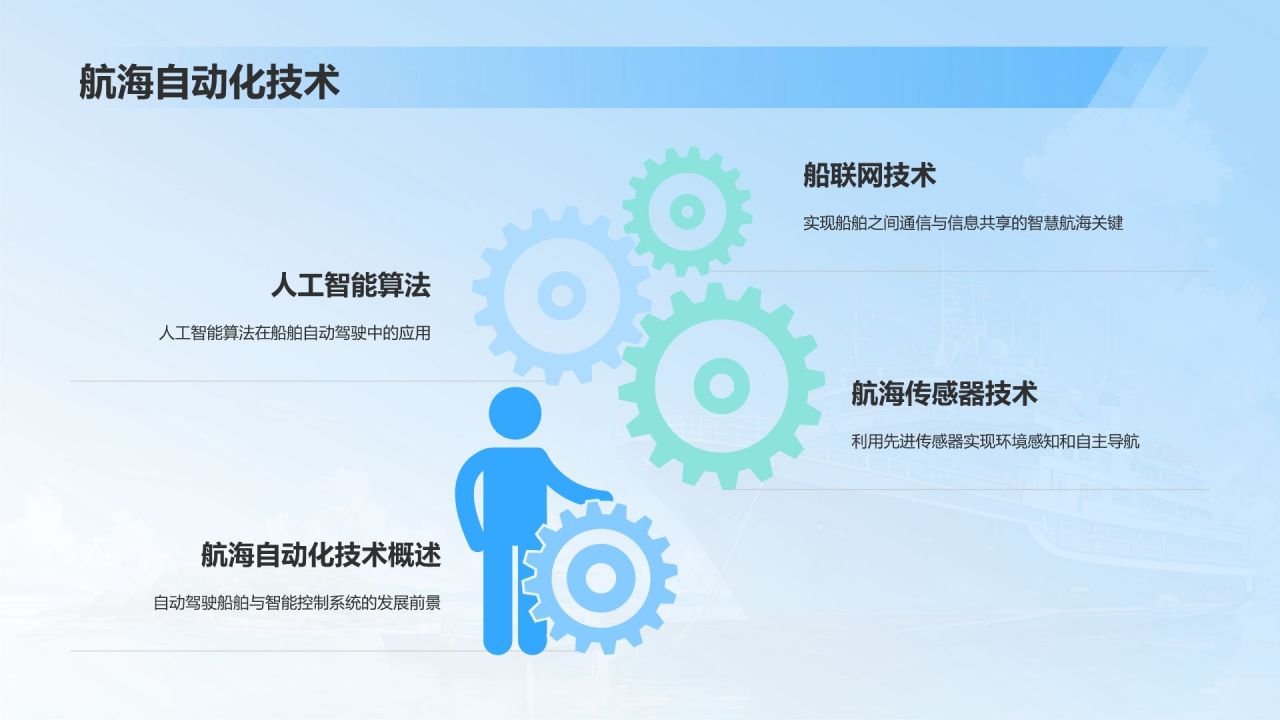 航海自动化技术

船联网技术

实现船舶之间通信与信息共享的智慧航海关键

人工智能算法

人工智能算法在船舶自动驾驶中的应用

航海传感器技术

利用先进传感器实现环境感知和自主导航

航海自动化技术概述

自动驾驶船舶与智能控制系统的发展前景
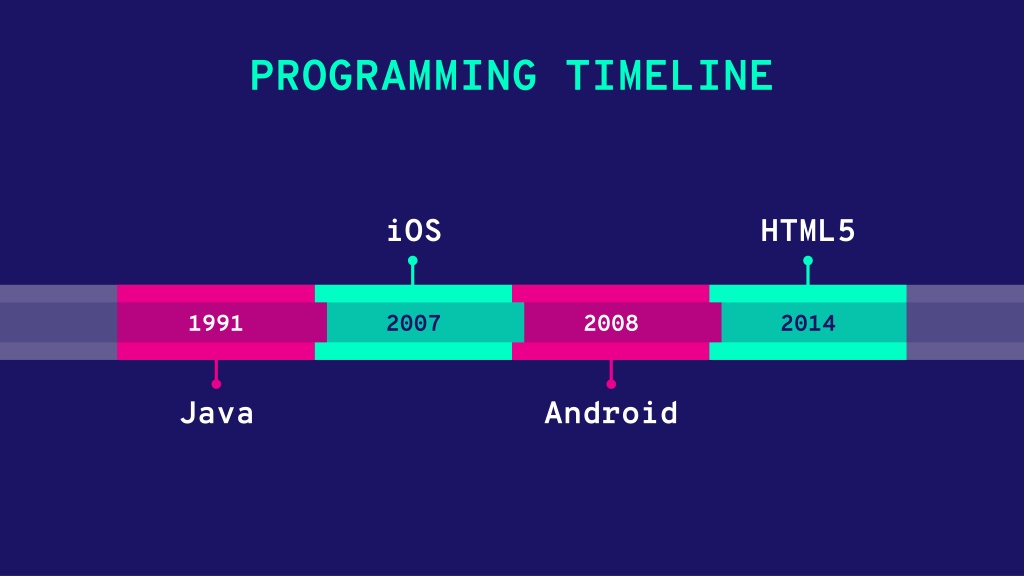 PROGRAMMING TIMELINE

iOS

HTML5

1991

2007

2008

2014

Java

Android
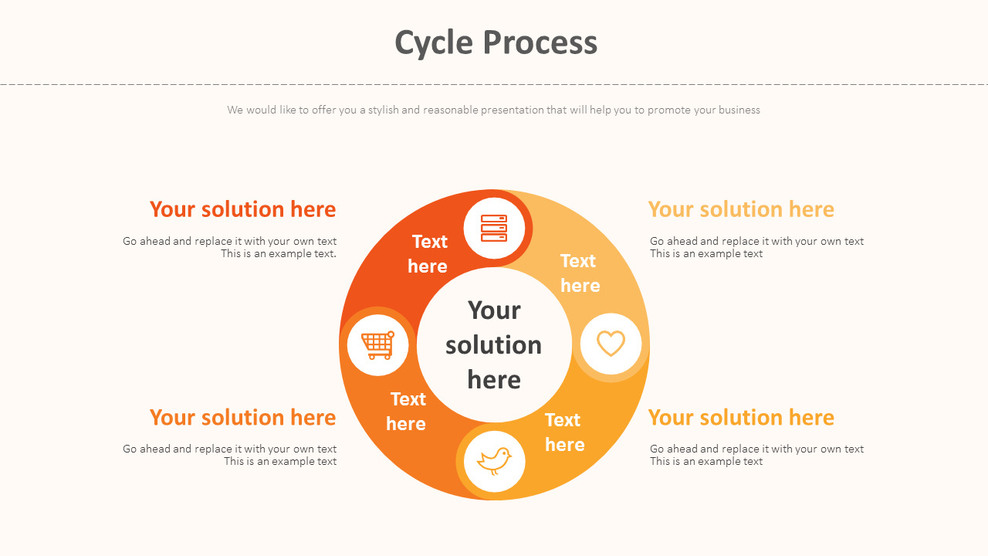 Cycle Process

We would like to offer you a stylish and reasonable presentation that will help you to promote your business

Your solution here

Go ahead and replace it with your own text This is an example text.

Your solution here

Go ahead and replace it with your own text This is an example text

Text here

Text here

Your solution here

Text here

Text here

Your solution here

Go ahead and replace it with your own text This is an example text

Your solution here

Go ahead and replace it with your own text This is an example text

════

**PROBLEM DESCRIPTION**
Pictures stay out of this copy. Retype exactly the lines from the one with "人工智能算法在船舶自动驾驶中的应用" through the last line of the data, both ends included, and nothing more.

**SOLUTION FOR THIS EXERCISE**
人工智能算法在船舶自动驾驶中的应用

航海传感器技术

利用先进传感器实现环境感知和自主导航

航海自动化技术概述

自动驾驶船舶与智能控制系统的发展前景
 PROGRAMMING TIMELINE

iOS

HTML5

1991

2007

2008

2014

Java

Android
 Cycle Process

We would like to offer you a stylish and reasonable presentation that will help you to promote your business

Your solution here

Go ahead and replace it with your own text This is an example text.

Your solution here

Go ahead and replace it with your own text This is an example text

Text here

Text here

Your solution here

Text here

Text here

Your solution here

Go ahead and replace it with your own text This is an example text

Your solution here

Go ahead and replace it with your own text This is an example text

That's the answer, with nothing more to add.